A amostra ainda é pequena mas um balanço sobre a taxa de repetições de abortos na Maternidade de Alfredo da Costa, em Lisboa, dá conta de cerca de três por cento de mulheres que repetiram Interrupções Voluntárias da Gravidez (IVG) desde que a lei entrou em vigor, em Julho de 2007.
Esta maternidade, a unidade pública que mais faz abortos no país, realizou 2156 IVG pela primeira vez e 62 repetições, com um intervalo médio de 11 meses. Uma das autoras do estudo, a médica interna Ana Figueiredo, diz que "a taxa de repetição é inferior a países como Estados Unidos, onde é de 48 por cento, e Suécia, onde é de 40 por cento, que despenalizaram o aborto há mais de 30 anos". O mesmo é verdade para a França e a Finlândia.
A médica nota que o número tenderá a aumentar em Portugal pelo facto de aumentarem os números de IVG. Ana Campos, directora do Serviço de Obstetrícia, diz que "a taxa de repetição é baixíssima" e "os números são encorajadores".

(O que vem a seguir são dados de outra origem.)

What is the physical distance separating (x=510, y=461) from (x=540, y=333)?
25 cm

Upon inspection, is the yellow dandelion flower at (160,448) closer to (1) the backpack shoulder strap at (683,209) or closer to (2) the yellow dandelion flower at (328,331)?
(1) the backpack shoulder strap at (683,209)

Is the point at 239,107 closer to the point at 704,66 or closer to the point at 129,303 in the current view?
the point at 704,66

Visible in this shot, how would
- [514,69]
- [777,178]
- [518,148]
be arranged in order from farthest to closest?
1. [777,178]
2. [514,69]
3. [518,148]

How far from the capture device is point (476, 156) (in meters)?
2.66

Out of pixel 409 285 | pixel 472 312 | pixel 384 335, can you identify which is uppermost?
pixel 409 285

Dada a escassez da amostra, não foi ainda possível tirar conclusões sobre estas mulheres. Mas o estudo, apresentado ontem no II Encontro de Reflexão sobre a Interrupção da Gravidez por Opção da Mulher, dava conta de factores de risco identificados em estudos internacionais. É mais provável que uma mulher que repete abortos não seja casada, tenha baixo nível socioeconómico, história de abusos sexuais e/ou físicos ou de dependência de álcool ou drogas. As mulheres que mais reincidem saem da consulta com métodos como a pílula, "que dependem mais do uso da mulher", do que com contraceptivos de longo prazo, como é o caso do dispositivo intra-uterino.

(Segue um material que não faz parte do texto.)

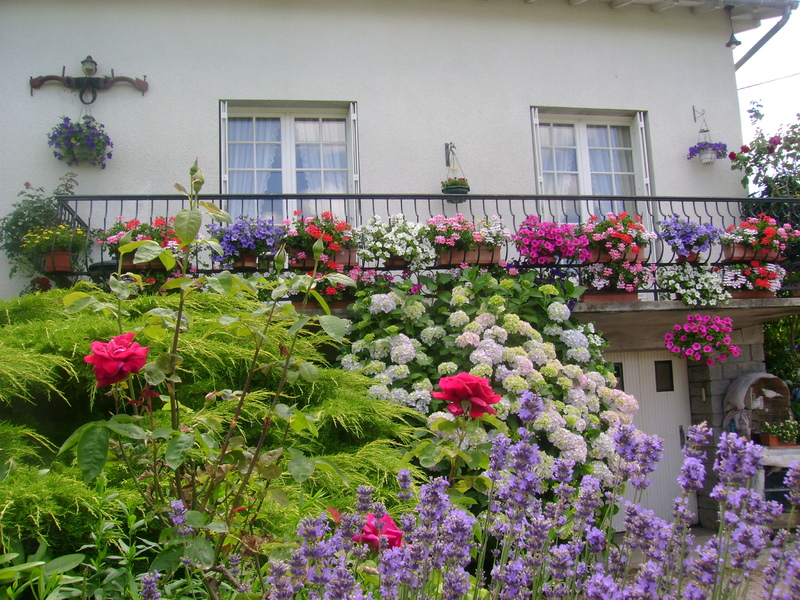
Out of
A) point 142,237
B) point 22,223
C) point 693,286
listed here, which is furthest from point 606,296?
point 22,223

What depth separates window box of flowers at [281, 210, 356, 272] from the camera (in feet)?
16.7

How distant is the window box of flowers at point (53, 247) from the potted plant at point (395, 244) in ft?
7.24

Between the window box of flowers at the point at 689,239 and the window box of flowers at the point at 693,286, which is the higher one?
the window box of flowers at the point at 689,239

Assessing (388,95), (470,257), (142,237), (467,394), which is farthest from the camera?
(388,95)

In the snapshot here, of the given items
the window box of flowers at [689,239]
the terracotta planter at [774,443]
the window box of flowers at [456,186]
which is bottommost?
the terracotta planter at [774,443]

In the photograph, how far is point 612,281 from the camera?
5.66 meters

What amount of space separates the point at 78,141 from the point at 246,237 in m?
1.93

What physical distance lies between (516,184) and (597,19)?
217 centimetres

No encontro foram também apresentados dados de outras unidades. No Centro Hospitalar do Barlavento Algarvio, em Portimão, o obstetra Fernando Guerreiro considerou preocupante o número de mulheres que faz IVG e sai da consulta "não aceitando qualquer contraceptivo, dizendo que ainda vão pensar": estão nesta situação 52,4 por cento das mulheres, tendo ali sido realizados 1098 abortos desde que a lei entrou em vigor.